Bolet wasn’t given any kind of script or lines prior to her first session. Blizzard, a company known in game development for being tight-lipped, did not want any of Echo’s abilities or story to leak. When she got in the studio, Bolet was shown cinematics of Echo, her origin story and some of her abilities that Goodman and his team were nearing completion with.

Soon, Bolet found out she’d need to repeat voice lines for every single hero ultimate ability in the game, including many in different languages and others originally spoken by men.

“For me, it was really exciting because I love doing accents,” she said. “It’s not often that I get to do that many. Some were actually quite difficult because I don’t speak other languages. I speak English, I speak really poor Cantonese, almost nonexistent Vietnamese cause that’s my heritage. But it’s just a lot of fun to be able to repeat those lines phonetically, hopefully get them right.

“I do know some of the lines out there did rip up my throat quite a bit. Someone like Genji or Hanzo, especially because some are very masculine Japanese kinds of phrases that came out from their mouths.”

Bolet recorded more than six sessions over a multiweek period, racking up more than 24 hours worth of tape. Toyias made her selections and in real time and showed Bolet which she liked the best, but the actress didn’t get to hear her lines vocoded or with Special FX until she saw the release trailer for Echo on March 18.

Echo released on April 14, and Bolet admittedly hasn’t played her but wants to spend some time as her character eventually.

“I love illustration and animation in general, so when you combine storytelling and this form of visual storytelling, I’m there, even though Overwatch to me seems like quite a difficult game for me to play, especially for someone who’s not a gamer,” Bolet said. “But I’m going to try. I’m gonna hop on at some point. I feel like I have to, too. Really, it is my duty.”

Echo’s impact on competitive Overwatch, resulting in the hero pool ban for competitive play, is clear already. Some call her overpowered, and Goodman said Blizzard is keeping an eye on the ultimate in particular and whether it needs to be adjusted or not.

Echo hasn’t made her way to top-level competitive play yet, as she remains banned in the Overwatch League this week. But that hasn’t prevented pros from diving into the new character and learning how she may impact the game at its highest level of play.

“It just depends on the hero bans for the week,” said Houston Outlaws pro Dante “Danteh” Cruz, who took first in a recent Echo community tournament. “If the hero bans of the week enable her to be good, then she’ll be very strong.
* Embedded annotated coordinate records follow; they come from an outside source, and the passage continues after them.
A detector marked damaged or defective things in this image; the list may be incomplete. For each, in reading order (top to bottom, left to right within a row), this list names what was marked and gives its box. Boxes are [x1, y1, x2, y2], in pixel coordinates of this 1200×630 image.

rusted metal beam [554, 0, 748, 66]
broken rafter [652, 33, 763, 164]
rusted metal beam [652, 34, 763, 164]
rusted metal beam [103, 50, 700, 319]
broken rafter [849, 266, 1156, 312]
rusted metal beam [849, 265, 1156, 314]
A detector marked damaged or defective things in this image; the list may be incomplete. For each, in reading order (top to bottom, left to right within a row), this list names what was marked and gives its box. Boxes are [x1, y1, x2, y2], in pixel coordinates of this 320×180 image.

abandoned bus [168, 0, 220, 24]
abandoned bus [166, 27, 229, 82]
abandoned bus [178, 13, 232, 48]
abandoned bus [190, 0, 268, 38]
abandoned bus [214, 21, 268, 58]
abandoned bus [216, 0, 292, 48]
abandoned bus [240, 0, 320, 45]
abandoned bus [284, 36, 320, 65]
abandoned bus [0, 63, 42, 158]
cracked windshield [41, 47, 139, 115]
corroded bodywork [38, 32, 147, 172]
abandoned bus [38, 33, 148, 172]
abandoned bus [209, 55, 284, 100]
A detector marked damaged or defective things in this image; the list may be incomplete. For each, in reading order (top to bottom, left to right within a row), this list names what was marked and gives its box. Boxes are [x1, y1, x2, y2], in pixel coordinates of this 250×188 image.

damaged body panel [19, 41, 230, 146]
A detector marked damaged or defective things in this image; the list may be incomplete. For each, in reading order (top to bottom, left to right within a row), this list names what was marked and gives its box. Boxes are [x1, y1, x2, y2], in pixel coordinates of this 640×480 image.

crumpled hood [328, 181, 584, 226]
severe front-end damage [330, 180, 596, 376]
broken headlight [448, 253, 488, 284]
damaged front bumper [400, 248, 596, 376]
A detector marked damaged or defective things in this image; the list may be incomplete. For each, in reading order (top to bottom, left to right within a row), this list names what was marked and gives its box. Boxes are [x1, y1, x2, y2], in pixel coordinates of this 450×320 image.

But I think if heroes that enable her are banned and heroes that are good against her aren’t banned, she’ll be pretty weak.”

The best complements to Echo, he said, are characters with “invincibility skills” or crowd control protection and those that can make the most of her four-times ultimate charge.

“Heroes like Mei, Reaper, Orisa with the fortify, you can block CC and stuff,” Danteh said. “Heroes with a strong ultimate too, like Reinhardt, where you can drop down with the Shatter above their supports and get Shatter in two swings.”